Dans quelques années, quand la poussière brûlante de cette affaire aura été essaimée par le vent de l’actualité, quelle image laissera Dominique Strauss-Kahn sur le tapis roulant de l’histoire? Elle ne lui appartient déjà plus, ballottée et emportée par les emballements de l’information. Mise en scène par les chaînes de télévision comme un suspense haletant, la séquence d’hier soir, au tribunal de New York, après celle de lundi soir, imprimera sans doute pour longtemps notre imaginaire politique. Forte, tellement plus forte, en effet, que celles du cinéma américain qui a si souvent choisi les prétoires pour être des chambres de vérité où au terme d’un long combat tombent les masques et se révèle l’âme des hommes.
Dans cette autre dimension, l’inculpation de l’ancien favori pour la présidentielle de 2012 a déjà débordé largement du champ judiciaire pour envahir la sphère de la société toute entière. Elle questionne et passionne tous les citoyens sur un sujet essentiel: le statut des puissants... et le respect des petits qui peuvent ici trouver leur revanche. Tout se fond dans un incroyable bouillonnement médiatique, comme sur la scène de l’hallucinant plateau de France 2 où les digues habituelles du débat ont cédé, libérant pêle-mêle la passion et la raison, l’émotion et la justice, le droit et l’amitié, la fidélité et le ressentiment. Au point de brouiller toutes les pistes dans un affrontement confus des convictions personnelles et de la morale.
Troublant, le soulagement avec lequel a été accueillie la remise en liberté de DSK, assortie d’une assignation à résidence, suffit à montrer que la réflexion s’est peu à peu déplacée vers le sentiment. On a salué un peu trop bruyamment une «victoire» de la défense, comme s’il s’agissait déjà du premier round d’un match de boxe. En cela, les télés hexagonales sont déjà rentrées dans le jeu et la logique de la justice américaine. Mais qu’y a-t-il à gagner? Qu’y a-t-il à perdre, sinon la crédibilité de la victime présumée, désormais dans les cordes. Tant pis pour elle, n’est-ce pas? Si elle a osé s’en prendre à une personnalité mondiale, elle devra prouver qu’elle a été agressée, même si les éléments du dossier plaident plus que raisonnablement en sa faveur. Elle subit une double peine en quelque sorte, mais qui s’en soucie?

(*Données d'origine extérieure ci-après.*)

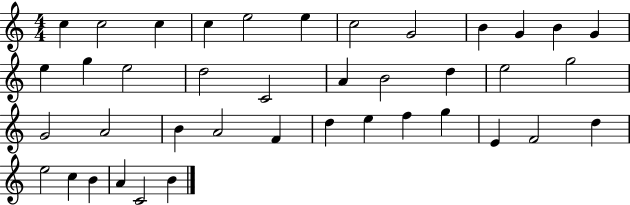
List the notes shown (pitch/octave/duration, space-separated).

C5/q C5/h C5/q C5/q E5/h E5/q C5/h G4/h B4/q G4/q B4/q G4/q E5/q G5/q E5/h D5/h C4/h A4/q B4/h D5/q E5/h G5/h G4/h A4/h B4/q A4/h F4/q D5/q E5/q F5/q G5/q E4/q F4/h D5/q E5/h C5/q B4/q A4/q C4/h B4/q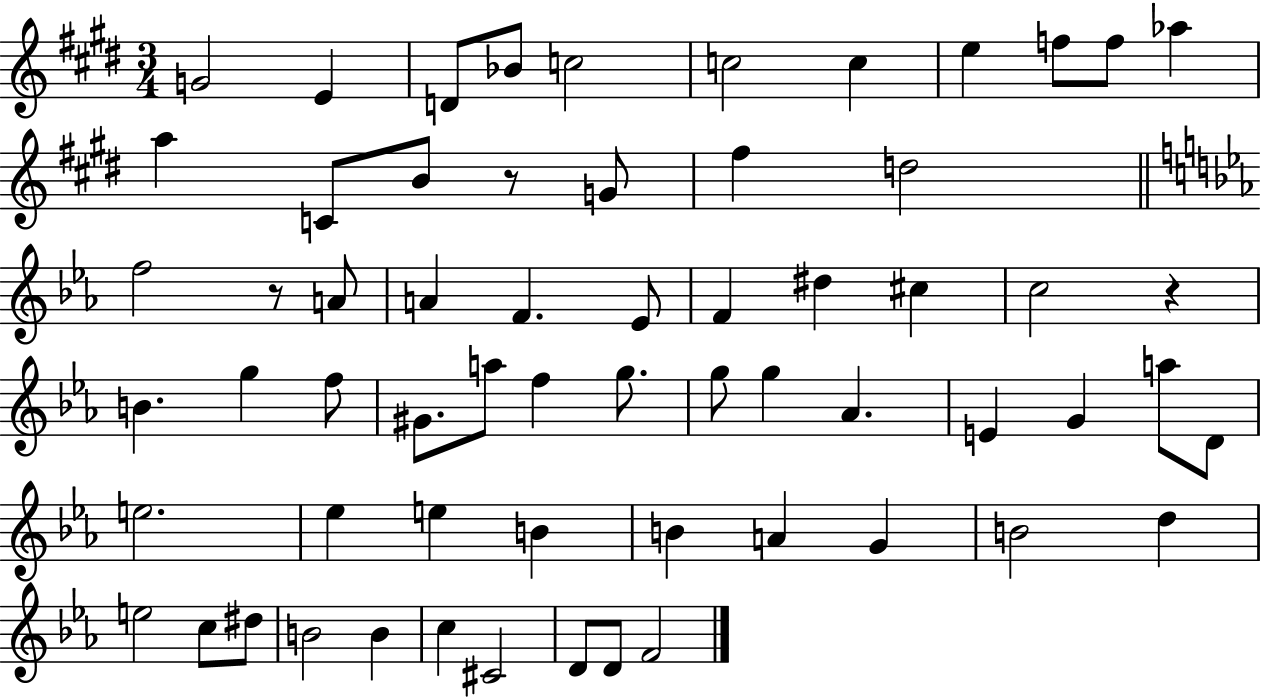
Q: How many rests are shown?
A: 3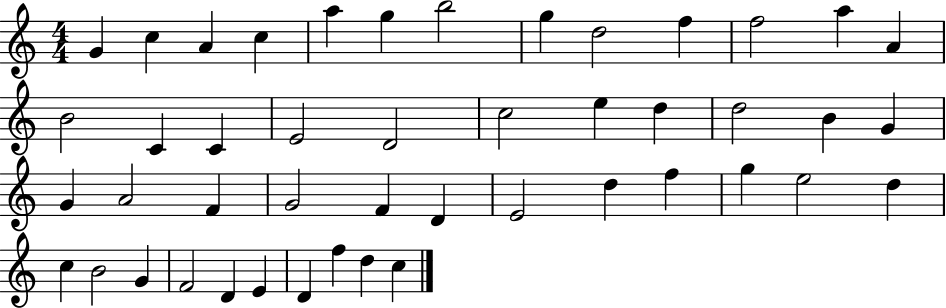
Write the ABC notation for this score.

X:1
T:Untitled
M:4/4
L:1/4
K:C
G c A c a g b2 g d2 f f2 a A B2 C C E2 D2 c2 e d d2 B G G A2 F G2 F D E2 d f g e2 d c B2 G F2 D E D f d c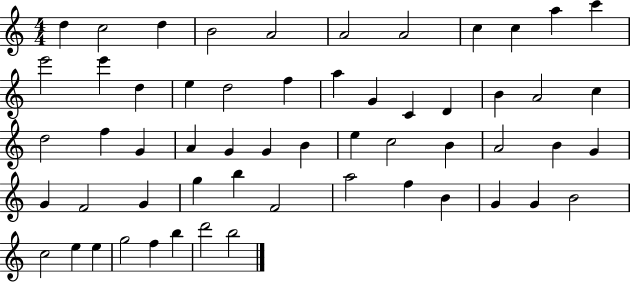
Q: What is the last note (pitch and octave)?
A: B5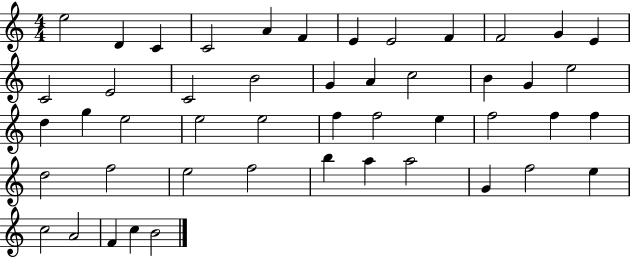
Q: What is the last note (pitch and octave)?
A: B4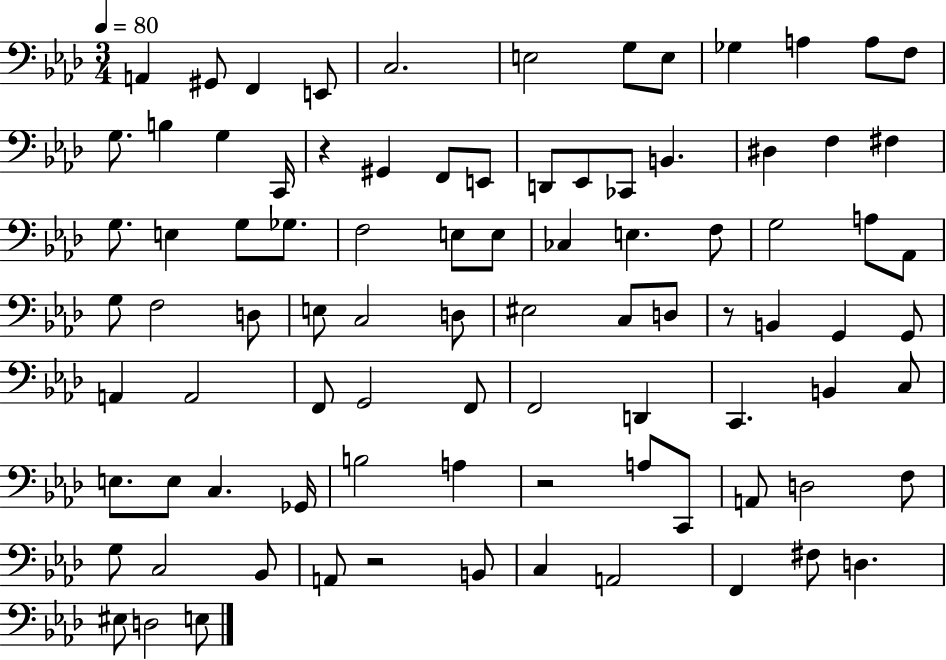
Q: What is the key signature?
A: AES major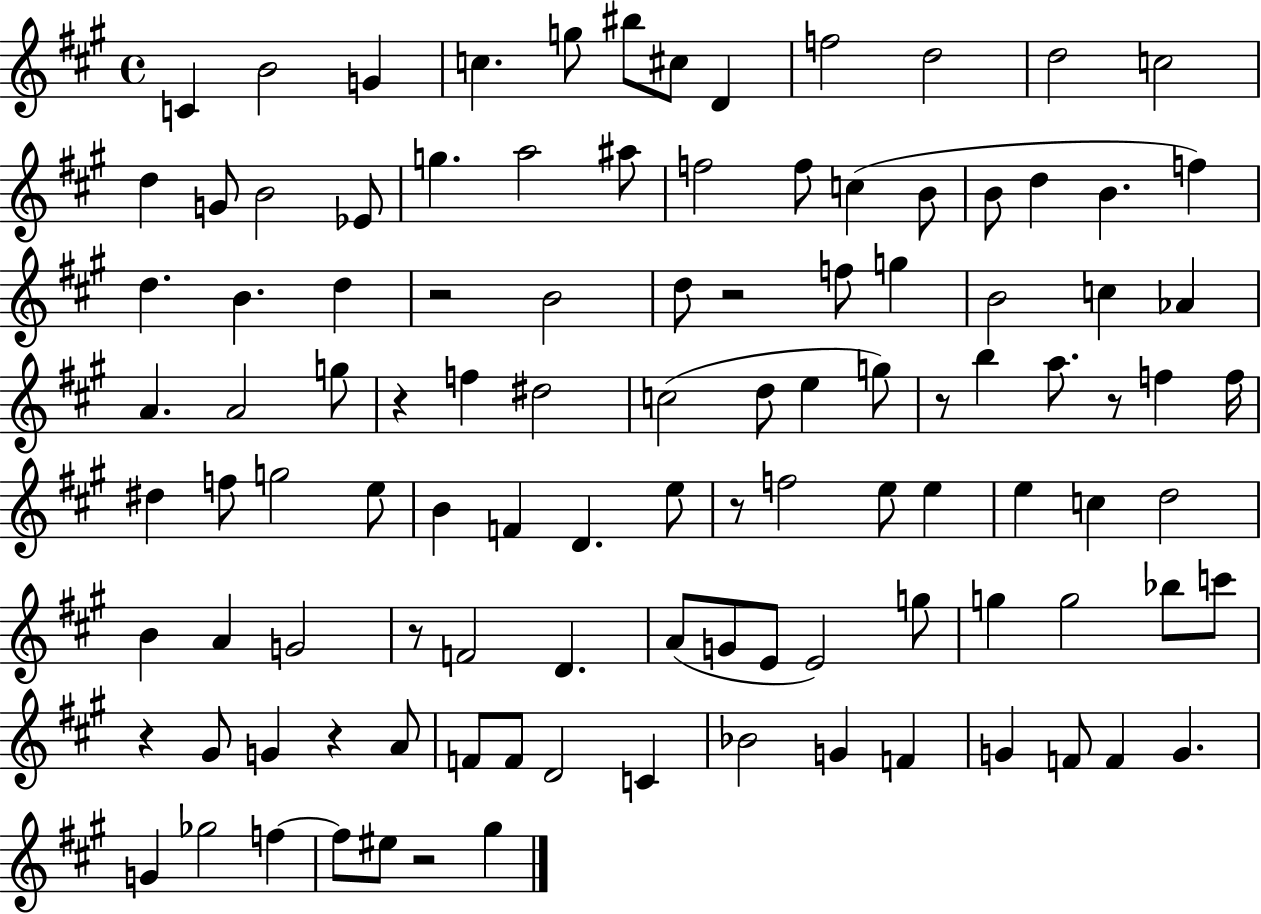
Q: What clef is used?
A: treble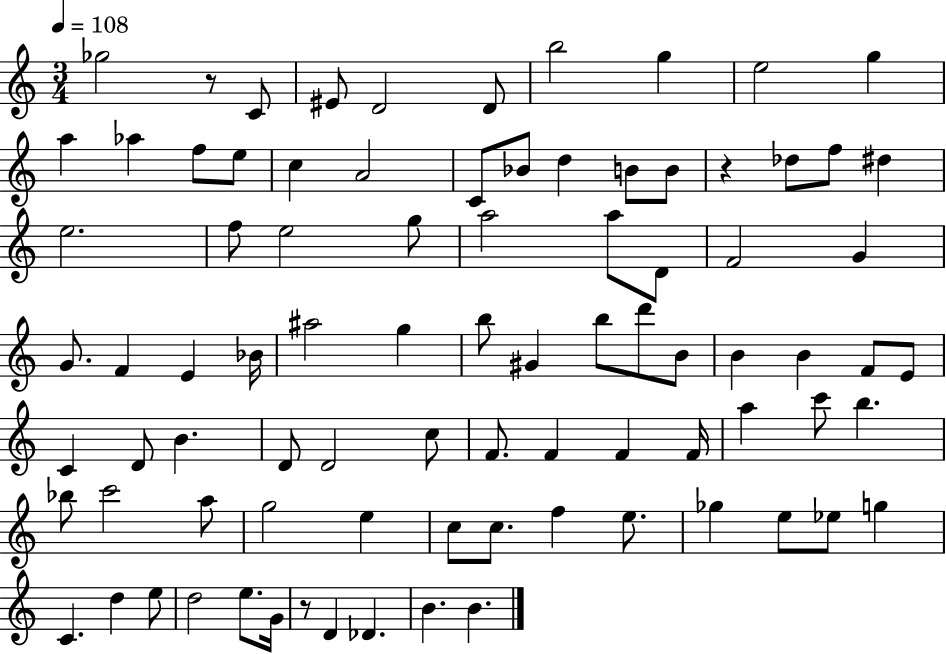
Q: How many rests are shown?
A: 3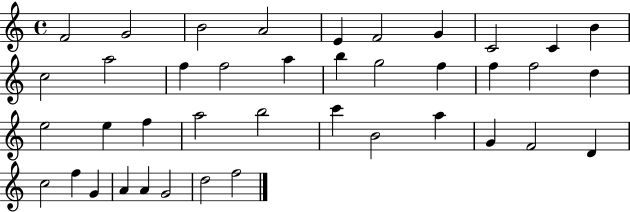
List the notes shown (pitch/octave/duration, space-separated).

F4/h G4/h B4/h A4/h E4/q F4/h G4/q C4/h C4/q B4/q C5/h A5/h F5/q F5/h A5/q B5/q G5/h F5/q F5/q F5/h D5/q E5/h E5/q F5/q A5/h B5/h C6/q B4/h A5/q G4/q F4/h D4/q C5/h F5/q G4/q A4/q A4/q G4/h D5/h F5/h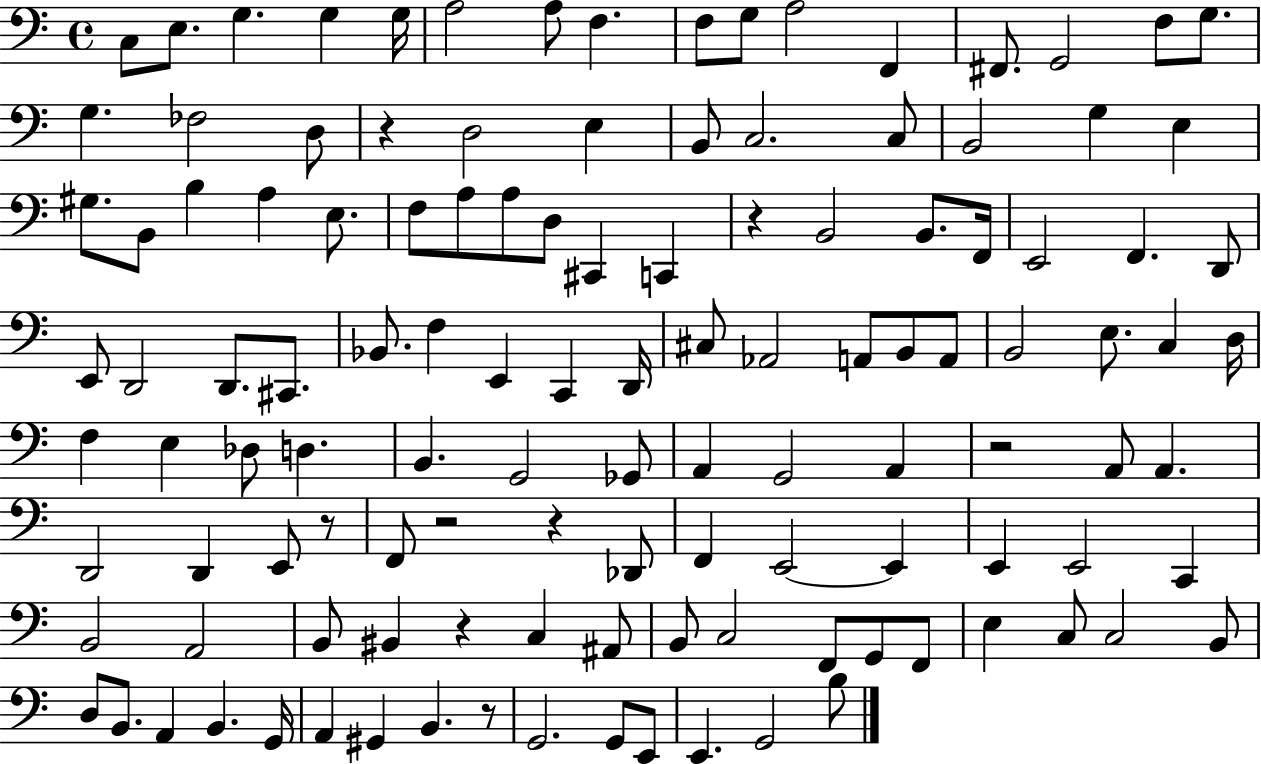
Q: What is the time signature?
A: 4/4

DSK, lui, a obtenu un répit qui préserve sa dignité et lui permet de défendre l’innocence qu’il proclame. Rien de plus, rien de moins. Le voilà héros malgré lui d’un scénario qui le dépasse totalement et l’emporte dans une aventure tragique qui, seule sans doute, marquera le souvenir qu’il laissera à la postérité. En France, les sondages pour la présidentielle sont déjà insensibles à sa chute. Il n’y a pas, décidément, d’homme providentiel. Ce n’était qu’un fantasme.